- [Ihre Aufgaben]
• a. Erläutern Sie in einem bis drei Sätzen anhand des Textauszugs zur NGO-Förderung, warum die Bundesregierung die Annahme für unzutreffend hält, staatlich geförderte NGOs müssten politisch neutral sein.
• b. Beantworten Sie anhand des Textauszugs zur NGO-Förderung folgende Fragen:
(i) Welche Organisation erhält 2025 die höchste Förderung, und in welcher Höhe?
(ii) Welches Medium hat zuerst über das Schreiben berichtet?
(iii) An welchem Wochentag war die Frist für die Antwort der Bundesregierung abgelaufen?
• c. Setzen Sie den Textauszug zur NGO-Förderung im Anschluss an seinen letzten Satz fort.

- [Textauszug]

┄┄┄┄┄┄┄┄┄┄

Auch, dass staatlich geförderte NGOs politisch neutral sein müssen, hält die Bundesregierung für unzutreffend. „Der freiheitliche demokratische Verfassungsstaat lebt von zivilgesellschaftlichem Engagement für ein friedliches und respektvolles Zusammenleben und dem Einsatz gegen menschen- und demokratiefeindliche Phänomene“, heißt es in der Antwort.
Der Staat sei dafür verantwortlich, im Rahmen einer wehrhaften Demokratie für den Erhalt der freiheitlichen demokratischen Grundordnung einzutreten. Dazu zähle auch die Förderung solchen Engagements.
„Bild“ und „Welt“ haben das Schreiben vom Dienstag vollständig und teilweise veröffentlicht. Zuerst hatte „Business Insider“ berichtet. Die Frist für eine Antwort der Bundesregierung war bereits am Montag abgelaufen.
Mehr als 6,4 Millionen Euro Förderung
Das Dokument offenbart außerdem Zahlen zur Finanzierung der 16 abgefragten NGOs, diese sind aber nicht vollständig. Demnach erhalten sechs der 16 abgefragten Organisationen im Förderjahr 2025 mehr als 6,4 Millionen Euro Staatsgelder, zu zehn NGOs hat das Ministerium keine Angaben gemacht. Am meisten Geld bekommt die Amadeu Antonio Stiftung. Rund 2,6 Millionen Euro fließen 2025 an die Organisation, die sich gegen Rechtsextremismus einsetzt.
Die Umweltschutzorganisation Bund E.V. fördert der Staat indes mit 1,4 Millionen Euro, die Umweltschutzhilfe mit einer Million Euro, die Neuen Deutschen Medienmacher*innen mit 840.000 Euro und das Medienunternehmen Correctiv mit 208.000.
Im Fokus der Berichterstattung hatten auch die Omas gegen Rechts und das Online-Kampagnen-Portal Campact gestanden. Zu beiden Organisationen machte das Ministerium jedoch keine Angaben.

┄┄┄┄┄┄┄┄┄┄

Gespeicherte Einträge des Datensatzes:
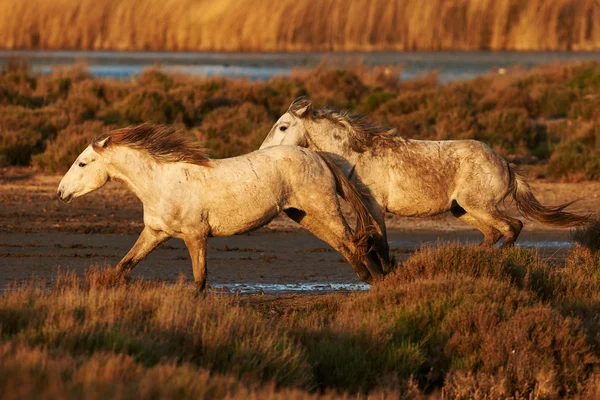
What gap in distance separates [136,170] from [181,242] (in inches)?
166

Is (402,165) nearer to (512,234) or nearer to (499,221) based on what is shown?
(499,221)

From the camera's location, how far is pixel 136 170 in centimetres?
925

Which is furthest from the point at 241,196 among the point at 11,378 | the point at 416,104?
the point at 416,104

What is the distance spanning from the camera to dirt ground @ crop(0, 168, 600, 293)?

┄┄┄┄┄┄┄┄┄┄

- [Ergebnisse je Aufgabe]
• a. Der freiheitliche demokratische Verfassungsstaat lebt laut Bundesregierung von zivilgesellschaftlichem Engagement für ein friedliches und respektvolles Zusammenleben und gegen menschen- und demokratiefeindliche Phänomene. Im Rahmen einer wehrhaften Demokratie sei der Staat verpflichtet, für den Erhalt der freiheitlichen demokratischen Grundordnung einzutreten. Dazu zähle auch die Förderung solchen Engagements.

• b.
(i) Die Amadeu Antonio Stiftung mit rund 2,6 Millionen Euro.
(ii) „Business Insider“.
(iii) Am Montag.

• c.
Dass die Antworten zu einem großen Teil lückenhaft blieben, begründet das Finanzministerium teils mit der Zuständigkeit der Länder, teils mit dem politischen Neutralitätsgebot der Regierung und teils mit einem zu hohen Rechercheaufwand.
Mit der Kleinen Anfrage im Umfang von 551 Fragen an die scheidende rot-grüne Bundesregierung hatte die Unionsfraktion zuletzt eine heftige Debatte ausgelöst. Detailliert aufgeschlüsselt wollten CDU und CSU etwa wissen, in welchem Umfang bestimmte staatlich geförderte Nichtregierungsorganisationen finanziert werden, ob sie aus Sicht der Bundesregierung ausschließlich gemeinnützige Zwecke erfüllen und in welchen Verbindungen sie zu gewissen politischen Akteuren und Parteien stehen.
Hintergrund der Kleinen Anfrage war, dass einige Organisationen, die Geld vom Fiskus bekommen, zu Demonstrationen gegen rechts aufgerufen hatten. Auslöser dafür war die von der Union initiierte Asylkurs-Abstimmung im Bundestag Ende Januar, als sie bewusst auf die Stimmen der AfD setzte, um etwa pauschale Zurückweisungen von Asylbewerbern an den Grenzen durchzusetzen.
Viele Vertreterinnen und Vertreter von NGOs und Parteien links der Mitte sahen in der Kleinen Anfrage der Union einen Angriff auf die Zivilgesellschaft und sprachen von einem Einschüchterungsversuch. Auch mehr als 1700 Wissenschaftlerinnen und Wissenschaftler kritisierten die Union dafür in einem offenen Brief, beklagten etwa einen „konfrontativen Unterton“.
Union pocht auf politische Neutralität
Die Unionsfraktion argumentierte hingegen, dass staatlich finanzierte Organisationen politisch neutral sein müssten. Dabei bezieht sich die Partei vor allem auf ein Urteil des Bundesfinanzhofs von 2019.
Das Gericht befand seinerzeit, dass dem Anti-Globalisierungsnetzwerk Attac die Steuervorteile, von denen gemeinnützige Organisationen profitieren, nicht zustehen. Die Organisation ziele mit ihren Aktivitäten darauf ab, die öffentliche Meinung im Sinne der eigenen Auffassungen zu beeinflussen, hieß es. Das sei mit Gemeinnützigkeit nicht vereinbar. Derzeit liegt der Fall beim Bundesverfassungsgericht.
Die Wissenschaftler widersprachen dagegen der Auffassung, dass staatlich geförderte Organisationen politisch neutral sein müssten. Die Neutralitätspflicht des Staates beziehe sich auf staatliches Handeln und gelte nicht für unabhängige zivilgesellschaftliche Akteure, hieß es.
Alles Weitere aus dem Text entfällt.